- Born: 11 March 1997 (age 29) Prague, Czech Republic

Team
- Curling club: CC Zbraslav
- Skip: Lukáš Klíma
- Third: Vít Chabičovský
- Second: Martin Jurík
- Lead: Lukáš Klípa

Curling career
- Member Association: Czech Republic
- World Championship appearances: 5 (2022, 2023, 2024, 2025, 2026)
- European Championship appearances: 5 (2018, 2022, 2023, 2024, 2025)
- Olympic appearances: 1 (2026)

Medal record
Men's curling
World Mixed Championship
| Bronze medal – third place | 2017 Champéry |  |
Czech Men's Curling Championship
| Gold medal – first place | 2023 |  |
| Gold medal – first place | 2024 |  |
| Bronze medal – third place | 2019 |  |

= Lukáš Klípa =

Czech curler (born 1997)

Lukáš Klípa (born 11 March 1997) is a Czech curler. He currently plays lead on Team Lukáš Klíma.

==Career==
===Juniors===
Klípa's first international competition came at the 2015 European Junior Challenge Competition as the alternate for the Czech team, which was skipped by Krystof Krupansky. The team finished in fifth, and Klípa would not play in any games. The European Junior Curling Challenge, which was a qualifier for the World Junior Curling Championships was replaced by the World Junior-B Curling Championships the following year. Klípa would represent his home country for the next three years as a member of the national junior team at the World Junior B Championships. He was the alternate on the Czech team (skipped by Marek Černovský) at the 2016 World Junior B Curling Championships, finishing fifth. There, Klípa played in three games. The following year, Klípa played second on the team which was now skipped by Pavel Mares at the 2017 World Junior B Curling Championships. The team finished in 9th place. Klípa skipped the team at the 2018 World Junior B Curling Championships, while continuing to throw second rocks. There, he led his team of Mares, Martin Blahovec and David Verner to a 3–4 record in group play.

===Mixed===
Klípa was a member of the Czech mixed team, skipped by Jaroslav Vedral, at the 2017 World Mixed Curling Championship. Vedral led the team to a 5–2 record in group play. The team then beat China, and Estonia in the playoffs, before losing to Scotland in the semifinals. The team rebounded in the bronze medal game, beating Norway.

===Men's===
Klípa would act as the Czech team's alternate at the 2018 European Curling Championships, his first. The team, which was skipped by David Šik ended up winning the bronze medal in the B Tournament. Klípa did not play in any games.

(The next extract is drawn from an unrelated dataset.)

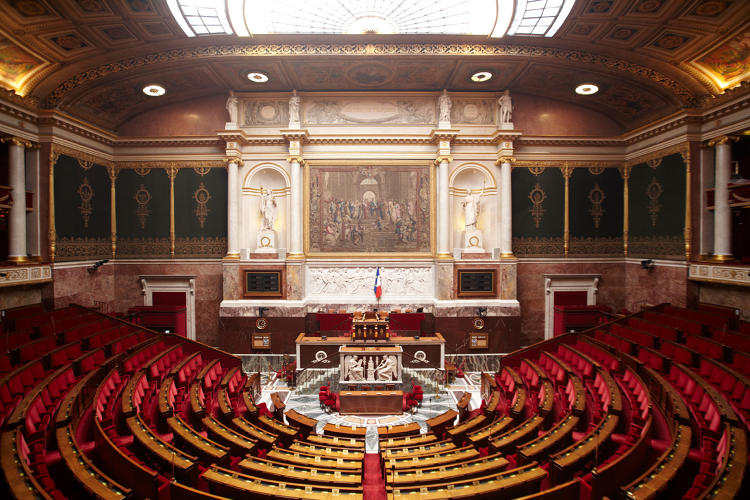 <p>The Assemble Nationale in Paris.</p>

Klípa was a member of the Czech team at the 2019 Winter Universiade. Klípa played lead om the team, which was skipped by Vedral. The team finished the round robin portion with a 5–4 record, and lost in their quarterfinal match to Switzerland, which was skipped by Yannick Schwaller.

Klípa joined the Czech national champion Lukáš Klíma rink as their alternate at the 2022 World Men's Curling Championship. There, the team finished with a 5–7 record. Despite being the alternate, Klípa played in seven games. The team played at the 2022 European Curling Championships with Klípa throwing lead rocks. The team finished the event with a 3–6 record, good enough to qualify the country for the 2023 World Men's Curling Championship. The team then went on to win the 2023 Czech Men's Curling Championship, qualifying the team to represent the Czech Republic at the 2023 World Men's Curling Championship. The team finished with a 3–9 record, 10th overall. At the Worlds, Klípa was the team's alternate, and played in three games.

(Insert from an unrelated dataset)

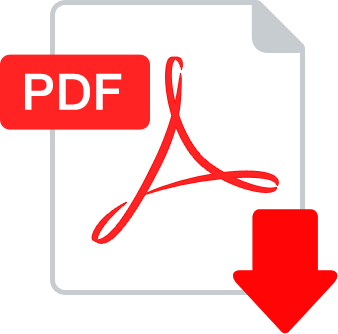 pdfnewsize.jpg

The team played in the 2023 European Curling Championships with Klípa back at lead position. There, the team finished with a 2–7 record, good enough to qualify for the 2024 World Men's Curling Championship. Later in the season, the team won the Czech national championship. At the 2024 Worlds, the rink went 4–8.

Klípa and the Czech team would continue to improve during the 2024-25 curling season, and coached by former world champion Craig Savill, the team would again qualify for the 2025 World Men's Curling Championship. At the 2025 World's the team went 6–6 in the round robin, including wins over the current #1 ranked ranked team in the world, Scotland's Bruce Mouat, and the current European Champions, Germany's Marc Muskatewitz. This result would also tie the all-time highest placement for a Czech team at the worlds, finishing in 7th place. This strong showing earned the Czech Republic a direct berth to the 2026 Winter Olympics. At the Olympics, they would finish the round robin with a 3–6 record, finishing in 8th.

==Personal life==
Klípa lives in Dobříš. He works as a bank employee.